CRISPR–Cas9-mediated homology-directed repair (HDR) can introduce desired mutations at targeted genomic sites, but achieving high efficiencies is a major hurdle in many cell types, including cells deficient in DNA repair activity. In this study, we used genome-wide screening in Fanconi anemia patient lymphoblastic cell lines to uncover suppressors of CRISPR–Cas9-mediated HDR. We found that a single exonuclease, TREX1, reduces HDR efficiency when the repair template is a single-stranded or linearized double-stranded DNA. TREX1 expression serves as a biomarker for CRISPR–Cas9-mediated HDR in that the high TREX1 expression present in many different cell types (such as U2OS, Jurkat, MDA-MB-231 and primary T cells as well as hematopoietic stem and progenitor cells) predicts poor HDR. Here we demonstrate rescue of HDR efficiency (ranging from two-fold to eight-fold improvement) either by TREX1 knockout or by the use of single-stranded DNA templates chemically protected from TREX1 activity. Our data explain why some cell types are easier to edit than others and indicate routes for increasing CRISPR–Cas9-mediated HDR in TREX1-expressing contexts.
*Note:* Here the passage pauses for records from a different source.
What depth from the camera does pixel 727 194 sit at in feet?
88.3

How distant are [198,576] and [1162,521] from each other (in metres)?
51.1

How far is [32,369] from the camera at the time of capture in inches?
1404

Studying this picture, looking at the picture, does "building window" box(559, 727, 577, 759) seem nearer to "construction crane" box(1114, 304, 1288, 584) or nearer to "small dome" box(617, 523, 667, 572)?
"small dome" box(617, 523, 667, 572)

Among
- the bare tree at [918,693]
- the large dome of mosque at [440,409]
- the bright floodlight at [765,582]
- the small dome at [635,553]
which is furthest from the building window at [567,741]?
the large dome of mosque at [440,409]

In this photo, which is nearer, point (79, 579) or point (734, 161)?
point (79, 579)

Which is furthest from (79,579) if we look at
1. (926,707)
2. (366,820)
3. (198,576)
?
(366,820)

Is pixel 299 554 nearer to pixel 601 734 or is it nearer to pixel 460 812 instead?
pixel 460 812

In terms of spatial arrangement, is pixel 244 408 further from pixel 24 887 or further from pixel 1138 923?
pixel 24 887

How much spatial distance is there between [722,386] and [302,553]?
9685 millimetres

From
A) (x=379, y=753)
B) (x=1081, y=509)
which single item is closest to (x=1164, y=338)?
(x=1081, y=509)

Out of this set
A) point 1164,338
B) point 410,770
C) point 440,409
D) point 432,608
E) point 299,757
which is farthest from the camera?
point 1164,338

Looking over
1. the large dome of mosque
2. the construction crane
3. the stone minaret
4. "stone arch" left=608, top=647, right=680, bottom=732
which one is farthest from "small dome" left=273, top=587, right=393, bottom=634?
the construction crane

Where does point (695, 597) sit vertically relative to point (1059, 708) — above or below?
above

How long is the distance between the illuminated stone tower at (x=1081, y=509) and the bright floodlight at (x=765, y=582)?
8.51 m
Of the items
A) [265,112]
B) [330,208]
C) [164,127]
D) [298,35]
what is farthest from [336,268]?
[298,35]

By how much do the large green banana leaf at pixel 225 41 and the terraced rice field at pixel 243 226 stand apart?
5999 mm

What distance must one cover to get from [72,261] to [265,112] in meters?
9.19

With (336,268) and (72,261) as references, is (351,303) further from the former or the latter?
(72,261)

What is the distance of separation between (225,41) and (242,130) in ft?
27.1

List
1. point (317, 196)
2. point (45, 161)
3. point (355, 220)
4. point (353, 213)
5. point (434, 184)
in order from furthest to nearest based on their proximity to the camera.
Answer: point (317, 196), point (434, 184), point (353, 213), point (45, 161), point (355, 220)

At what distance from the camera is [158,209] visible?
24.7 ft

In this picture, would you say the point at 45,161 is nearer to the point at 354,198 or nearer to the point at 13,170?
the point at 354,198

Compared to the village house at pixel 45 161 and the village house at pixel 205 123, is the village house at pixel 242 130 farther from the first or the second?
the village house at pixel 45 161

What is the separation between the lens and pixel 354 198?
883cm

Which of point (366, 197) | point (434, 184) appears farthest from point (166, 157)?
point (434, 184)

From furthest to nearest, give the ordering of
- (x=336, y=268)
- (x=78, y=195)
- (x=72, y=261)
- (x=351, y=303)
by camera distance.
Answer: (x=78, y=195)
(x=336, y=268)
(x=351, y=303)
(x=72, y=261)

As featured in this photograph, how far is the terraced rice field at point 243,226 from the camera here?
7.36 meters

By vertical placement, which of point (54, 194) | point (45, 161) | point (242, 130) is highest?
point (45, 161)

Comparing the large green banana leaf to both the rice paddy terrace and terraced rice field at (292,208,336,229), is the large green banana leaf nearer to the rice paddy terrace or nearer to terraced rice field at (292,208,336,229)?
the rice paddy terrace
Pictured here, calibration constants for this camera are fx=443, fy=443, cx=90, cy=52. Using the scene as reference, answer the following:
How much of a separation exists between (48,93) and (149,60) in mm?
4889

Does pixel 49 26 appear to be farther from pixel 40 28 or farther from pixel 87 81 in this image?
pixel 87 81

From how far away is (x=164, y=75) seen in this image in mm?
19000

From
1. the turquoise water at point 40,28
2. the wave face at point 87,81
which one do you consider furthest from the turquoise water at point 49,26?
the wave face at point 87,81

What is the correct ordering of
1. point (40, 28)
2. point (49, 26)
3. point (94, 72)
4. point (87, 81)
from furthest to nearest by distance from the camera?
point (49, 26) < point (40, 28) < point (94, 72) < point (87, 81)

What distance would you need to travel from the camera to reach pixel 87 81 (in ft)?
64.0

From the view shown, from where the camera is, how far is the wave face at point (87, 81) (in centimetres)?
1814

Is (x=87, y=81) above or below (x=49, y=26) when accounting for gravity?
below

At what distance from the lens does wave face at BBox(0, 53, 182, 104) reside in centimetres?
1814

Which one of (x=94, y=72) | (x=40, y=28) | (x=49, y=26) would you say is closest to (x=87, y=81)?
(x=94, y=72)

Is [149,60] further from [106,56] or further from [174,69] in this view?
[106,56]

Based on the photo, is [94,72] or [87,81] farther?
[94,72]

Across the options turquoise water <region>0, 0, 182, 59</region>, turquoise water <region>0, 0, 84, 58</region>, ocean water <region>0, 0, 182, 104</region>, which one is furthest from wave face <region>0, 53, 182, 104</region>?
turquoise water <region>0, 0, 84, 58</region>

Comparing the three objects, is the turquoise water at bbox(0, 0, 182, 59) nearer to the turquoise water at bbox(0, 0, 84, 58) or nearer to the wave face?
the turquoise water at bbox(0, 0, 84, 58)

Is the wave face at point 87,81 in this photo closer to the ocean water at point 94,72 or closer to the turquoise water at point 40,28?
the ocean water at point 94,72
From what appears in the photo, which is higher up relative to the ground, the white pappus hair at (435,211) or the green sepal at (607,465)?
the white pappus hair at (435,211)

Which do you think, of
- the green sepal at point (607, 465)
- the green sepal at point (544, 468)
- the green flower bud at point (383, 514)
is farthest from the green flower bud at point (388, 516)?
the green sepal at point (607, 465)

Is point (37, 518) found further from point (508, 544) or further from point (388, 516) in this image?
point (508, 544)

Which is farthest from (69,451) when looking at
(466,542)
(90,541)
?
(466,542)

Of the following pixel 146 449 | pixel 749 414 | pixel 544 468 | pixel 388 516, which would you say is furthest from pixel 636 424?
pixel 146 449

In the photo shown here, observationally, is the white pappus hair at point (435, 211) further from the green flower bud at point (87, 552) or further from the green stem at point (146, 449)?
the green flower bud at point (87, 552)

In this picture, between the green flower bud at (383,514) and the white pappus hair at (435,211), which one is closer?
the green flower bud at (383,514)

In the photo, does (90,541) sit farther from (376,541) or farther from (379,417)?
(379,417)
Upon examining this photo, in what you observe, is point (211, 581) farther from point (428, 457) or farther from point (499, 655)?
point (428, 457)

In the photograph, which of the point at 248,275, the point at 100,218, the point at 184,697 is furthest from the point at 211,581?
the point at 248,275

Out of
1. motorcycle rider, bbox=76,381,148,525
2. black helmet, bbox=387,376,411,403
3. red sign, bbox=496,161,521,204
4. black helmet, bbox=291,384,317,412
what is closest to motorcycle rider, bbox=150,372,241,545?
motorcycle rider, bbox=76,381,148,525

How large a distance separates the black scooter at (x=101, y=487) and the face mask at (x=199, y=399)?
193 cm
CRISPR–Cas9 介导的同源定向修复 (HDR) 可以在目标基因组位点引入所需的突变，但实现高效率是许多细胞类型的主要障碍，包括 DNA 修复活性缺陷的细胞。在这项研究中，我们对范可尼贫血患者淋巴母细胞系进行全基因组筛选，以发现 CRISPR-Cas9 介导的 HDR 抑制因子。我们发现，当修复模板是单链或线性化双链 DNA 时，单一核酸外切酶TREX1会降低 HDR 效率。 TREX1表达可作为 CRISPR–Cas9 介导的 HDR 的生物标志物，因为许多不同细胞类型（例如 U2OS、Jurkat、MDA-MB-231 和原代 T 细胞以及造血干细胞和祖细胞）中均存在高TREX1表达预测 HDR 较差。在这里，我们展示了通过TREX1敲除或使用化学保护免受 TREX1 活性影响的单链 DNA 模板来挽救 HDR 效率（提高两倍到八倍）。我们的数据解释了为什么某些细胞类型比其他细胞类型更容易编辑，并指出了在TREX1表达环境中增加 CRISPR–Cas9 介导的 HDR 的途径。